> _WORK REQUIRED_
Write out the forum post about looking up a number range in DataStage word for word, covering the stretch from "Vendor No Type" through "into the target.".

> _PASSAGE TO READ_
##############################

Lookup Range

Post questions here relative to DataStage Server Edition for such areas as Server job design, DS Basic, Routines, Job Sequences, etc.

Moderators: chulett, rschirm, roy

Post Reply
shiv_nm
Participant
Posts: 13
Joined: Thu Sep 09, 2004 11:23 pm
Location: Bangalore
Contact:

Lookup Range

Post by shiv_nm »

Hi,
Can anybody help me on this pleas:

I have a lookup file like this:

From Till TYPE
2000000 2009999 SAP
3300000 3309999 Transport
3600000 3699999 Transport
4600000 4699999 Transport

I will have a Source File like this:

Vendor No Type
2000001
2000050
3600002

Now in transformer i need to look up for the file and compare Vendor no in between which range it falls, and then assign the TYPE collumn with TYPE column of Source into the target.

Waiting for the help:)
Regards
Shiv
roy
Participant
Posts: 2598
Joined: Wed Jul 30, 2003 2:05 am
Location: Israel

Post by roy »

##############################

Records from a set of spatial questions:
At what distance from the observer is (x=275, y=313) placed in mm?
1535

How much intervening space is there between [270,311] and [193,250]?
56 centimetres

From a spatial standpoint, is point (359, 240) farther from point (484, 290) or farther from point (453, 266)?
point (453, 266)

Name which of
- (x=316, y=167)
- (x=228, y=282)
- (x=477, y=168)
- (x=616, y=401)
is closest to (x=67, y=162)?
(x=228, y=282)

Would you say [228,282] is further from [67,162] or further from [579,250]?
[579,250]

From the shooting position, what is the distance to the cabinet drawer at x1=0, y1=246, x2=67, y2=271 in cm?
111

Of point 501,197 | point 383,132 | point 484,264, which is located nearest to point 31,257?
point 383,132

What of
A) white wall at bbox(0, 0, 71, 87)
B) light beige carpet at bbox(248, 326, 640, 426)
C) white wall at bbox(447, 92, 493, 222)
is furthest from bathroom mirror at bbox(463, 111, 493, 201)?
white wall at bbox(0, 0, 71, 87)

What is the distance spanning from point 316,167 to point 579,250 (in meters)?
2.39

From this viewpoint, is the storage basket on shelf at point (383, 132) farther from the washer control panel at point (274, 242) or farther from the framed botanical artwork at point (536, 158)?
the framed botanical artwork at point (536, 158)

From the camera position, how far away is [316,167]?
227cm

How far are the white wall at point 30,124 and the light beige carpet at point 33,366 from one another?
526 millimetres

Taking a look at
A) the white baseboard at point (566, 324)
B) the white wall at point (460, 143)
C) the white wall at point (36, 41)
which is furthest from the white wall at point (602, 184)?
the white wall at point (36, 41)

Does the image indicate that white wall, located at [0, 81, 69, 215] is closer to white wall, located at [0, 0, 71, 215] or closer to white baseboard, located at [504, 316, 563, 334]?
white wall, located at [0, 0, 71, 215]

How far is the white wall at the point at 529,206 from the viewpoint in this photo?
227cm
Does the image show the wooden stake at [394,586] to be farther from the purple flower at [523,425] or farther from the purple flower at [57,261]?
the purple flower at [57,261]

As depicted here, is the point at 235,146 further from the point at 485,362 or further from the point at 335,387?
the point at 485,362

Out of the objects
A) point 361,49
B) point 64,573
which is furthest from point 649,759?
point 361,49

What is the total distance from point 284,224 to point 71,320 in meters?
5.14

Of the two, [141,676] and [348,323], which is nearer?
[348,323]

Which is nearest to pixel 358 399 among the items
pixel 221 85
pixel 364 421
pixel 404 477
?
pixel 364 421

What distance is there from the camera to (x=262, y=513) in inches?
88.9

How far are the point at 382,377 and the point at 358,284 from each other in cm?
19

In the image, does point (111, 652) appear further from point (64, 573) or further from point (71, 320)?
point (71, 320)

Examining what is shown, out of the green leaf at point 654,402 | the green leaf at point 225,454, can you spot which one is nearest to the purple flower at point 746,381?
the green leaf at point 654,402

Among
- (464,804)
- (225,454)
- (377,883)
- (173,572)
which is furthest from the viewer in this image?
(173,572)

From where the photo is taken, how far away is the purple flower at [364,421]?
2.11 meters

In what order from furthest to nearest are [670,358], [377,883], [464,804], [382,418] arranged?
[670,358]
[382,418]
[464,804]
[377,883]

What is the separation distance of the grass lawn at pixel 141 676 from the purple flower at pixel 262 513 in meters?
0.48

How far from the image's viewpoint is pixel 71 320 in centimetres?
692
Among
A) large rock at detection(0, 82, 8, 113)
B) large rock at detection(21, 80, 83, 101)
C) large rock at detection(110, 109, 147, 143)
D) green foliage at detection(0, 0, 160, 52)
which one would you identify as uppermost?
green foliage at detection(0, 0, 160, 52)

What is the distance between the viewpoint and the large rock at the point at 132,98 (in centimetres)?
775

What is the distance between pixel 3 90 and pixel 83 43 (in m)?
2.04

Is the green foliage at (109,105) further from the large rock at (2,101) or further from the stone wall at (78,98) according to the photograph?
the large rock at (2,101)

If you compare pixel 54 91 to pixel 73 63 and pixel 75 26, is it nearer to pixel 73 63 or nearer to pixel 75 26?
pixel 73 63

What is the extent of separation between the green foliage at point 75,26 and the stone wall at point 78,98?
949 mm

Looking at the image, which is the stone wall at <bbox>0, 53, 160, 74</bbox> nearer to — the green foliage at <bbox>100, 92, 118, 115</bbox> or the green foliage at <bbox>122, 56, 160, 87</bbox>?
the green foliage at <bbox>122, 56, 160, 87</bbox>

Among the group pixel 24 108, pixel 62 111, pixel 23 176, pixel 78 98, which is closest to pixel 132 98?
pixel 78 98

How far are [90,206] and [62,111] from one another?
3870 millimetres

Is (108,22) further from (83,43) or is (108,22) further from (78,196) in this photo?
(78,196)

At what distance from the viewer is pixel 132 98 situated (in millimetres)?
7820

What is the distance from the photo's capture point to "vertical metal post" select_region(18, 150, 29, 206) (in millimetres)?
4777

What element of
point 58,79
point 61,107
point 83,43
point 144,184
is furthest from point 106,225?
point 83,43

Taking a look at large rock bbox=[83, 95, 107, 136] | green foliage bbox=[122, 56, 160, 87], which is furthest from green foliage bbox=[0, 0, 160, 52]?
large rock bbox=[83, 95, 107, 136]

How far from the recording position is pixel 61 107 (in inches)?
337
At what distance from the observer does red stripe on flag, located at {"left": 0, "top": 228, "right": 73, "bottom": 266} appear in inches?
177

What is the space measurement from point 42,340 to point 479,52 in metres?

##############################

> _ANSWER TO THIS PROBLEM_
Vendor No Type
2000001
2000050
3600002

Now in transformer i need to look up for the file and compare Vendor no in between which range it falls, and then assign the TYPE collumn with TYPE column of Source into the target.